Many in the world today will look back on those who ruled the world before the Shadow World’s appearance and the aftermath with contempt, if not outright hatred. They made the mistakes. They created the monsters of science that overthrew the world order. They acted in hubris and haste. In return, they would argue they kept humanity alive. They made the hard choices and did everything they could to keep the new beings in check. A counter point could be that the moment mutants and machines were created, there was no going back, that they would always have found a way to break free. Perhaps this is true. It would also be pointed out that if the humans had united then they could have prevailed, but many fought each other, seeing the growing mayhem as the perfect cover for settling old scores. With magic, humans became powerful as well. So it could be argued by the rulers and leaders of the time that nothing could have saved the world then, that the Shadow World’s introduction was the beginning of the end, as Dylan Winter had intended. But there is no escaping that their actions at the time led to much suffering – then and since and now – and while they may not have acted as recklessly or so arrogantly as many claim they did, they certainly set out on the path that has led everyone to where things are now, and there were definitely some among them who sought power over all else.
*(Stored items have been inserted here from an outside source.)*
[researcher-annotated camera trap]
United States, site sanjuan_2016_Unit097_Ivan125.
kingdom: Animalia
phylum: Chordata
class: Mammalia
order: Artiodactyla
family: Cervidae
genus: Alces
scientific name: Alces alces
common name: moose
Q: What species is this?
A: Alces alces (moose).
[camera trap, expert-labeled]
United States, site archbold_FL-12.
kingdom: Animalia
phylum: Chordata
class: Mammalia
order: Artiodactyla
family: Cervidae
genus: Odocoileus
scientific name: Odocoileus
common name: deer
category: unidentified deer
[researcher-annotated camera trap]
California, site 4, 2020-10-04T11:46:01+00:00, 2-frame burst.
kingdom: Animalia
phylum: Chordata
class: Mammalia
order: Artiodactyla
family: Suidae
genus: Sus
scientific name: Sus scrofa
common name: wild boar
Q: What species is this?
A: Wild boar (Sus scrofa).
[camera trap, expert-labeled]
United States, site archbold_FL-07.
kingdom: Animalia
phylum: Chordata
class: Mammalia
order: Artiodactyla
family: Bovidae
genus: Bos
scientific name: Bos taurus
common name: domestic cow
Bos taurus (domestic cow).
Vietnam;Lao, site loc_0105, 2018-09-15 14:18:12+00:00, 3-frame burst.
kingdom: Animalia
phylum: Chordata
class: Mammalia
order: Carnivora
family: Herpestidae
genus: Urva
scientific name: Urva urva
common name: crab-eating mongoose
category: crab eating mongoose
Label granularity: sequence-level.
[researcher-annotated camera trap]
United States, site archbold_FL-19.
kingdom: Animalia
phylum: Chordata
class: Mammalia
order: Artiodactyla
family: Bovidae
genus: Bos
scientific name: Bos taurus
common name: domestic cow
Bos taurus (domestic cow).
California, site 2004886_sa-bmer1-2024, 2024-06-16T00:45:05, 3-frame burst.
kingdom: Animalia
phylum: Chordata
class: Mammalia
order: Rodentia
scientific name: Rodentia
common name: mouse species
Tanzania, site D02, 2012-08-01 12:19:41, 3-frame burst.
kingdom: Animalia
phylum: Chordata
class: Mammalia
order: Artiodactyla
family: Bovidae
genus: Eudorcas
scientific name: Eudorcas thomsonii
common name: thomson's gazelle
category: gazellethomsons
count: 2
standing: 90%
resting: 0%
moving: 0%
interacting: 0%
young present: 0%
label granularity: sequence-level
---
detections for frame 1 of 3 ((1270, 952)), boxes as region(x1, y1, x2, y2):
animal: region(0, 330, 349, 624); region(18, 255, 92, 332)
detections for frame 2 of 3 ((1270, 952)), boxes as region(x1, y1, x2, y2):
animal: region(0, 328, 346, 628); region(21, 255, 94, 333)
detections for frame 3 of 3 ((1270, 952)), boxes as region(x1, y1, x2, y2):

Humanity is to blame for much, but those humans who walk the world now will say they are the descendants of those who struggled and survived. Their world was invaded, their civilisations lost, they want revenge, and they think they can get it. Some bases contain humans with equipment to nullify machines as a threat or weapons powerful enough to slay super-soldiers. In other places, where humans lack these means, they evade and hide and outlast their foes. Monsters are often seen as superior to humans – stronger or faster or possessing some strange ability. Machines are creations to endure, learn and adapt, and many no longer have programmed defects or passwords to override them, or at least no one alive knows them to exploit them. Mutants are often stronger, more resilient, some born to fight, others for unique reasons. But it should never be forgotten who made who, and who ruled this world for so long, and who numbers the most. Humans are fighting for their home. Humans are a lot more tenacious than they get credit for. Some are brilliant, capable of feats of magic or science, and some are just born abnormally superior. They have survived what this world could throw at them for tens of thousands of years. Two centuries of monsters, mutants and machines is a blip on their timeline for them. Although, a very big and dangerous blip.